--- start of Records for this exercise ---

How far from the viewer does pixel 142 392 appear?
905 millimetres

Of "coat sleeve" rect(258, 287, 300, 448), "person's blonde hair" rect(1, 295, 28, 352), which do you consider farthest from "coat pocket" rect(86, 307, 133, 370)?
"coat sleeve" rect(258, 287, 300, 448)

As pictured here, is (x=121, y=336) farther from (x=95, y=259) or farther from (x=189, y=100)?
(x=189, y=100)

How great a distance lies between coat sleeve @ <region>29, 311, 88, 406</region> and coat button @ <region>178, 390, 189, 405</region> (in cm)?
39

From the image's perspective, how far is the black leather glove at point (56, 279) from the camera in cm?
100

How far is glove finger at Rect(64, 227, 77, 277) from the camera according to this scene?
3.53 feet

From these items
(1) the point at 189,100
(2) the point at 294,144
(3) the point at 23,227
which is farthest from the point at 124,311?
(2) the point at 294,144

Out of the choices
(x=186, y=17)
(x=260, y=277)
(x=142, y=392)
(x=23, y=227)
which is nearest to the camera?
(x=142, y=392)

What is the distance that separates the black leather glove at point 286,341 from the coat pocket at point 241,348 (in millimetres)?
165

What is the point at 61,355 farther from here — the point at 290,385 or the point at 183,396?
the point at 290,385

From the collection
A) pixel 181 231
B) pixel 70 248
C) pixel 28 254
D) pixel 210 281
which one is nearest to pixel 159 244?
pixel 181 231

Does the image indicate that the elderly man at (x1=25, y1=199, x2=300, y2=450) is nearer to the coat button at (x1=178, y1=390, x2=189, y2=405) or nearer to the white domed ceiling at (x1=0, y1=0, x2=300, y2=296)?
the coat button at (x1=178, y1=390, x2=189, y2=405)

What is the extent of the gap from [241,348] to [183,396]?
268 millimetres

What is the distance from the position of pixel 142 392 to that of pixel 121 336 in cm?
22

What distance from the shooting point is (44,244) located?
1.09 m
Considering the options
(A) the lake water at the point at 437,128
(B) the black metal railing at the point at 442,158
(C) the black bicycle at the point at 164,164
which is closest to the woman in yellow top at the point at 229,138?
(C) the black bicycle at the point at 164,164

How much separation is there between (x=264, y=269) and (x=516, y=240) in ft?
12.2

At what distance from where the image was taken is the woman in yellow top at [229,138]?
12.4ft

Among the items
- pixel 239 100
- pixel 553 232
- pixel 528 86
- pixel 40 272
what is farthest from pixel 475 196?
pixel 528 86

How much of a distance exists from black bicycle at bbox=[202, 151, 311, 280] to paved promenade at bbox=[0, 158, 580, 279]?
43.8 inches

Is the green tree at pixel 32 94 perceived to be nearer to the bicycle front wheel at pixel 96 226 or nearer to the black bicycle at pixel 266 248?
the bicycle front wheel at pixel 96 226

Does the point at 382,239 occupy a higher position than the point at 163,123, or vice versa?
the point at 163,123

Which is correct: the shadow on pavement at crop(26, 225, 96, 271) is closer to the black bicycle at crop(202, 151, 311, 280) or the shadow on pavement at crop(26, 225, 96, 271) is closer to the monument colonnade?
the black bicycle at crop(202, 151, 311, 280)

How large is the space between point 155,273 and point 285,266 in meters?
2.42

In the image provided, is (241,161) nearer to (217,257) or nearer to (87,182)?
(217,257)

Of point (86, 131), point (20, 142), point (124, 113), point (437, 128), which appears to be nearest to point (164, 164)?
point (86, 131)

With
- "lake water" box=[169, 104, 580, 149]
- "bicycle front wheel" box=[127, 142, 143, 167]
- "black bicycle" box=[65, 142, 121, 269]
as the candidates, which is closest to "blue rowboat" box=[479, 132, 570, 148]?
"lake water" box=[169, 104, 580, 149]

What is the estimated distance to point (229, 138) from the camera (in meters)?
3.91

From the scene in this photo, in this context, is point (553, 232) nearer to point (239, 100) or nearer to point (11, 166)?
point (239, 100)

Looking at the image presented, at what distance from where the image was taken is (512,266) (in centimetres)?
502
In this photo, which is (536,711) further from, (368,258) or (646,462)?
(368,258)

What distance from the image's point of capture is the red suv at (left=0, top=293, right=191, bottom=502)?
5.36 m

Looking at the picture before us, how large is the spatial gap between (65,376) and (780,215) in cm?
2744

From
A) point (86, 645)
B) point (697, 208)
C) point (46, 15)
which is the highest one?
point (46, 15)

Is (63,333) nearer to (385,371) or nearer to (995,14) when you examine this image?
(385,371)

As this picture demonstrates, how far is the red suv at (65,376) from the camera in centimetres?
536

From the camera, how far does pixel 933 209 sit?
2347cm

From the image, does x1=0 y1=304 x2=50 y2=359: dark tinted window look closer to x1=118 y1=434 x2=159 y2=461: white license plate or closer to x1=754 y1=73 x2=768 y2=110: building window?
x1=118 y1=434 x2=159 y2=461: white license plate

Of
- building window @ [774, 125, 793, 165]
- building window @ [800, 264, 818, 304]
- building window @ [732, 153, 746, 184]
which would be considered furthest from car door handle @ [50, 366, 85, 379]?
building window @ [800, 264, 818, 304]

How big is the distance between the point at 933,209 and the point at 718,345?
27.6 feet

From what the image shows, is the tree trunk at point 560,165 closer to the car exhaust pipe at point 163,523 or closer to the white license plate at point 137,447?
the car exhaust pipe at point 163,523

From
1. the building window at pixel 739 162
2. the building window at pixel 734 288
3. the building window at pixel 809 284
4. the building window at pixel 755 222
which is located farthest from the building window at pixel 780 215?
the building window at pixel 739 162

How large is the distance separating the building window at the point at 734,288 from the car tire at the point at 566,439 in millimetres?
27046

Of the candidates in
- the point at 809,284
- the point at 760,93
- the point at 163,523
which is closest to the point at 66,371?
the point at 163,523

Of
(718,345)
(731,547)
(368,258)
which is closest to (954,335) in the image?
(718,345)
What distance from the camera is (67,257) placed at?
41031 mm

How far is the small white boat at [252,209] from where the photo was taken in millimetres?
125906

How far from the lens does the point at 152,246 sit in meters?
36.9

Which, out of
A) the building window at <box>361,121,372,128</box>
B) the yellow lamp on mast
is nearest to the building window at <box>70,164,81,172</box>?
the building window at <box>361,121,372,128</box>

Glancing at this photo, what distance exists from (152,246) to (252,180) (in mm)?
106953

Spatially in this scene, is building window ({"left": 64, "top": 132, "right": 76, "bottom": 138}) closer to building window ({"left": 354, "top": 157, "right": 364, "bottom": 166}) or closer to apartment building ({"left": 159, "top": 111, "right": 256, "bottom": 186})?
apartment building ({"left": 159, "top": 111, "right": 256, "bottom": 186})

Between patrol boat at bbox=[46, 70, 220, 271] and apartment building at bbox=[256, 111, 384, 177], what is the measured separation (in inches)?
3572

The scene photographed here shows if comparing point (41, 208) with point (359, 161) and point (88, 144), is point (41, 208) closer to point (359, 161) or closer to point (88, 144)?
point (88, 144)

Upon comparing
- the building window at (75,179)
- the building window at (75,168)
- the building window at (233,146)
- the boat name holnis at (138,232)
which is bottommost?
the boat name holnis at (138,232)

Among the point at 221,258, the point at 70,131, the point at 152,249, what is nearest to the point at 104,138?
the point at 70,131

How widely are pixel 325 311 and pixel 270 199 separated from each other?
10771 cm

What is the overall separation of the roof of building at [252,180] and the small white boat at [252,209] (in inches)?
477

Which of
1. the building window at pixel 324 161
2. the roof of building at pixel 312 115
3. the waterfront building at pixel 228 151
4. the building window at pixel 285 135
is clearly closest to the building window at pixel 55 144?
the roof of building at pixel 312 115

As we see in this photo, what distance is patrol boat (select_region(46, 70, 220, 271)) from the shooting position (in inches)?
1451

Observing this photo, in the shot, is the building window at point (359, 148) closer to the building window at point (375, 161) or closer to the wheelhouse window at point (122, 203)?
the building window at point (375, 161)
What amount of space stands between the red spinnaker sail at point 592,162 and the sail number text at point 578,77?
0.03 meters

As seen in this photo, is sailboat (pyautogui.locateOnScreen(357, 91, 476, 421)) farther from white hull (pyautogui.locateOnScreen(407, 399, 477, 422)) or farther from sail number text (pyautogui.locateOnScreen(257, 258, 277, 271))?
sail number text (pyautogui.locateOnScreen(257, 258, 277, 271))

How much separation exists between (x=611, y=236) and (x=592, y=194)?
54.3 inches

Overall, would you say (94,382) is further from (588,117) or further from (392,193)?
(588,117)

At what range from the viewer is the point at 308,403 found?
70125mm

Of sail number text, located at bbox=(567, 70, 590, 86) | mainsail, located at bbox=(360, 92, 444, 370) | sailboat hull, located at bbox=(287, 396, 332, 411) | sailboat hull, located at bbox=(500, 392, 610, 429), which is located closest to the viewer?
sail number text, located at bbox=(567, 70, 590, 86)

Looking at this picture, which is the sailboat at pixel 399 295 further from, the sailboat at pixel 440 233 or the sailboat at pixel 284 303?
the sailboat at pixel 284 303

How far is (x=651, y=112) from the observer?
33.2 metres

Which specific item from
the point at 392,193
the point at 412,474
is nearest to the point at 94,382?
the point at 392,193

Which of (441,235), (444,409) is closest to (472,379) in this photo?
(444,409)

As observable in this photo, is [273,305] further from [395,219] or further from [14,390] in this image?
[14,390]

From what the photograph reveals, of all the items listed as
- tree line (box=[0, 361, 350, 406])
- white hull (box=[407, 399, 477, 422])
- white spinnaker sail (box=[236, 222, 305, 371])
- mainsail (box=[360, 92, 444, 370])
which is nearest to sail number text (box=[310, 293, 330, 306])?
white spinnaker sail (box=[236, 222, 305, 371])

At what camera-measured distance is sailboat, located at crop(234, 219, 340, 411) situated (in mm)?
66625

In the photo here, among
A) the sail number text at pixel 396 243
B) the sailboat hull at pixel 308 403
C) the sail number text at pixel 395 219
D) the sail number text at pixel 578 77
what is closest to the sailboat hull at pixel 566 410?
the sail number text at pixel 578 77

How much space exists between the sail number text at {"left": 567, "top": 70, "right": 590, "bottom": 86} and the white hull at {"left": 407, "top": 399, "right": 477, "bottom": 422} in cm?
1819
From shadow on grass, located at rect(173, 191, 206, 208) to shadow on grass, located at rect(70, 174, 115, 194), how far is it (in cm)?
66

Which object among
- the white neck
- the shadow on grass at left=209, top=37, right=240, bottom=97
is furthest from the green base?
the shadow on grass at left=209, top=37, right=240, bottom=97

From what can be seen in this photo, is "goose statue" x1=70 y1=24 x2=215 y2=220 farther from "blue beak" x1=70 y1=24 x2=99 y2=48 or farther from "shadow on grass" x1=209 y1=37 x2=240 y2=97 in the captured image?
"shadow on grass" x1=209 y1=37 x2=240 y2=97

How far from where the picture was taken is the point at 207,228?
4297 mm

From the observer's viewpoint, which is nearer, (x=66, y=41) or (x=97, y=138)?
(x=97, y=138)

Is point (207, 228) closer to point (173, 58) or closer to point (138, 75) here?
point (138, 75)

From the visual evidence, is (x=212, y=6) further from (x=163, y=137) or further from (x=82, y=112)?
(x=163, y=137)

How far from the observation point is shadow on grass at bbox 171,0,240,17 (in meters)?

--- end of Records for this exercise ---

> **Exercise description**: Revise the stretch from the row containing "From the visual" through the last row, replacing "observation point" with "camera position" and leaving everything else as it is.

> **Task response**:
From the visual evidence, is (x=212, y=6) further from (x=163, y=137) or further from (x=82, y=112)?
(x=163, y=137)

How far from the camera position is shadow on grass at bbox 171,0,240,17 (in meters)?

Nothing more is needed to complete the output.